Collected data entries
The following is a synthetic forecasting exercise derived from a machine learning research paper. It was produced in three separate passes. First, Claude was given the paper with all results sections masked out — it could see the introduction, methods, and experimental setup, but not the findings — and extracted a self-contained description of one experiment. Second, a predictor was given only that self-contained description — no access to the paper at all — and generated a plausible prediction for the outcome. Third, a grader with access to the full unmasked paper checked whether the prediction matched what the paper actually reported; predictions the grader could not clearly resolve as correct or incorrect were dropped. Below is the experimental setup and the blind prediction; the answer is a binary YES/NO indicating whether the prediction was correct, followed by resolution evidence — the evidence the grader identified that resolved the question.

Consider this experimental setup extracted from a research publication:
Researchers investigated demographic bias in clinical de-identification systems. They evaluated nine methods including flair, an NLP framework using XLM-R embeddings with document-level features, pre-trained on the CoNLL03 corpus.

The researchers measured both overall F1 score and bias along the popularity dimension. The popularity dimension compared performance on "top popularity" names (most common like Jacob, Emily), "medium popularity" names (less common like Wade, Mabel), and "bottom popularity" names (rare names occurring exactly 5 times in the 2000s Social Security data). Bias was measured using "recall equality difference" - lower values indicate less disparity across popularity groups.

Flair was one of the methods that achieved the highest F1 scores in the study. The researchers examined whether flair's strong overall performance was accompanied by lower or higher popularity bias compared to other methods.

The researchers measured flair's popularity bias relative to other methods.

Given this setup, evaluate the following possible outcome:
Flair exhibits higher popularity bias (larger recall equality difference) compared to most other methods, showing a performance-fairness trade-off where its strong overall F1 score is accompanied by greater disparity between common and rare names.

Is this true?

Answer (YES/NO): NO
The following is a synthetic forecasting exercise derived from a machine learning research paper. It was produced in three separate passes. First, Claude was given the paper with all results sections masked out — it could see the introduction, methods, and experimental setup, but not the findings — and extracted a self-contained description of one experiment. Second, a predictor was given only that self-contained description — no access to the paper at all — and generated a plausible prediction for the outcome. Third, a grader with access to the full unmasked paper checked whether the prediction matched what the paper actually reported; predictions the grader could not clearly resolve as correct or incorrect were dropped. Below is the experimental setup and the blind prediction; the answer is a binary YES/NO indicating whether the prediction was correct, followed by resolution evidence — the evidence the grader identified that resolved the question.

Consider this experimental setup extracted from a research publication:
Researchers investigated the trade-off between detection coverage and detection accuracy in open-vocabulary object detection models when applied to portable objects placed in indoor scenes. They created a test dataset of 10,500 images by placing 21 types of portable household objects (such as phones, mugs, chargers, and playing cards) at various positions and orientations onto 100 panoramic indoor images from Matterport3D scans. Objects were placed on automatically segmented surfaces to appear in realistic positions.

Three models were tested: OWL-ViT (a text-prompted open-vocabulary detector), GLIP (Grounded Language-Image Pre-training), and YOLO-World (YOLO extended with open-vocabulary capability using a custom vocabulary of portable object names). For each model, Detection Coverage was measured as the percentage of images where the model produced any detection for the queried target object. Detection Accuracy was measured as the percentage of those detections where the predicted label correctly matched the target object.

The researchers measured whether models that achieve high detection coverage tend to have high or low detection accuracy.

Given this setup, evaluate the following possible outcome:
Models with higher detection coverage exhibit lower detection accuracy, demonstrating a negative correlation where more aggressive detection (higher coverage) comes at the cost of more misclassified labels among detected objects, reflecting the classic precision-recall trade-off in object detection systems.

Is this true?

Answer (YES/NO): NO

• **About this exercise**:
The whole of the data is to be returned with every line intact.

• **Answer to this task**:
The following is a synthetic forecasting exercise derived from a machine learning research paper. It was produced in three separate passes. First, Claude was given the paper with all results sections masked out — it could see the introduction, methods, and experimental setup, but not the findings — and extracted a self-contained description of one experiment. Second, a predictor was given only that self-contained description — no access to the paper at all — and generated a plausible prediction for the outcome. Third, a grader with access to the full unmasked paper checked whether the prediction matched what the paper actually reported; predictions the grader could not clearly resolve as correct or incorrect were dropped. Below is the experimental setup and the blind prediction; the answer is a binary YES/NO indicating whether the prediction was correct, followed by resolution evidence — the evidence the grader identified that resolved the question.

Consider this experimental setup extracted from a research publication:
Researchers investigated demographic bias in clinical de-identification systems. They evaluated nine methods including flair, an NLP framework using XLM-R embeddings with document-level features, pre-trained on the CoNLL03 corpus.

The researchers measured both overall F1 score and bias along the popularity dimension. The popularity dimension compared performance on "top popularity" names (most common like Jacob, Emily), "medium popularity" names (less common like Wade, Mabel), and "bottom popularity" names (rare names occurring exactly 5 times in the 2000s Social Security data). Bias was measured using "recall equality difference" - lower values indicate less disparity across popularity groups.

Flair was one of the methods that achieved the highest F1 scores in the study. The researchers examined whether flair's strong overall performance was accompanied by lower or higher popularity bias compared to other methods.

The researchers measured flair's popularity bias relative to other methods.

Given this setup, evaluate the following possible outcome:
Flair exhibits higher popularity bias (larger recall equality difference) compared to most other methods, showing a performance-fairness trade-off where its strong overall F1 score is accompanied by greater disparity between common and rare names.

Is this true?

Answer (YES/NO): NO
The following is a synthetic forecasting exercise derived from a machine learning research paper. It was produced in three separate passes. First, Claude was given the paper with all results sections masked out — it could see the introduction, methods, and experimental setup, but not the findings — and extracted a self-contained description of one experiment. Second, a predictor was given only that self-contained description — no access to the paper at all — and generated a plausible prediction for the outcome. Third, a grader with access to the full unmasked paper checked whether the prediction matched what the paper actually reported; predictions the grader could not clearly resolve as correct or incorrect were dropped. Below is the experimental setup and the blind prediction; the answer is a binary YES/NO indicating whether the prediction was correct, followed by resolution evidence — the evidence the grader identified that resolved the question.

Consider this experimental setup extracted from a research publication:
Researchers investigated the trade-off between detection coverage and detection accuracy in open-vocabulary object detection models when applied to portable objects placed in indoor scenes. They created a test dataset of 10,500 images by placing 21 types of portable household objects (such as phones, mugs, chargers, and playing cards) at various positions and orientations onto 100 panoramic indoor images from Matterport3D scans. Objects were placed on automatically segmented surfaces to appear in realistic positions.

Three models were tested: OWL-ViT (a text-prompted open-vocabulary detector), GLIP (Grounded Language-Image Pre-training), and YOLO-World (YOLO extended with open-vocabulary capability using a custom vocabulary of portable object names). For each model, Detection Coverage was measured as the percentage of images where the model produced any detection for the queried target object. Detection Accuracy was measured as the percentage of those detections where the predicted label correctly matched the target object.

The researchers measured whether models that achieve high detection coverage tend to have high or low detection accuracy.

Given this setup, evaluate the following possible outcome:
Models with higher detection coverage exhibit lower detection accuracy, demonstrating a negative correlation where more aggressive detection (higher coverage) comes at the cost of more misclassified labels among detected objects, reflecting the classic precision-recall trade-off in object detection systems.

Is this true?

Answer (YES/NO): NO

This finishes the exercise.